All of the steel used in the manufacture of our barrels is stress relieved by the steel mill as their last operation and again following the rifling operation in a vacuum furnace. In both cases this stress relieving is done through the application of heat.

Rifle barrels made using the hammer forge process contain a tremendous amount of stress. This explains why some barrels on mass-produced factory rifles will walk their shots as those barrels heat from firing.

In another article on barrel stiffness, we outlined the mechanics and math behind barrel rigidity. The simplified version of that article is that a barrel too long for its diameter is not rigid. It can be whippy and accuracy will not be at its best. Generally speaking, a short and fat barrel is more accurate.

Some cartridges are inherently more accurate than others. Very few benchrest shooters would deny that the 6PPC or variations of the same cartridge in .224 caliber are the most accurate rounds ever developed for shooting out to 200 and 300 yards. The flip side is that some cartridges are not as accurate.

It seems as though some experienced shooters and gunsmiths tend to place too much emphasis on one single characteristic of barrel as it relates to accuracy. For example, some gunsmiths look at not much more than how straight a barrel is in evaluating its potential before chambering it. Others look at internal finish or bore diameter. We had experience with one customer that paid a business that checked twist rate deviation to examine all of his barrels.

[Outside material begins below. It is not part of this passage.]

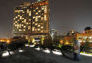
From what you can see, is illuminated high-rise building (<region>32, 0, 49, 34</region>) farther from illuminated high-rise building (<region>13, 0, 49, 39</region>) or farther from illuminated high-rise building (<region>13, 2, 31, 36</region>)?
illuminated high-rise building (<region>13, 2, 31, 36</region>)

In our opinion this is putting the blinders on, a case of being myopic. All of these properties are important and a serious problem with any single one of them could cause accuracy trouble. But the point is they're all important. To sum up the critical factors we've mentioned, they include: a straight hole of uniform diameter and correct size for the intended caliber; a smooth and uniform surface finish that lays parallel to the rifling; a uniform rifling pitch; stress-free steel; adequate stiffness for the type of shooting it will be used for; and a first-rate installation job with special attention paid to the throat. An accurate barrel is the result of a happy marriage of all of these.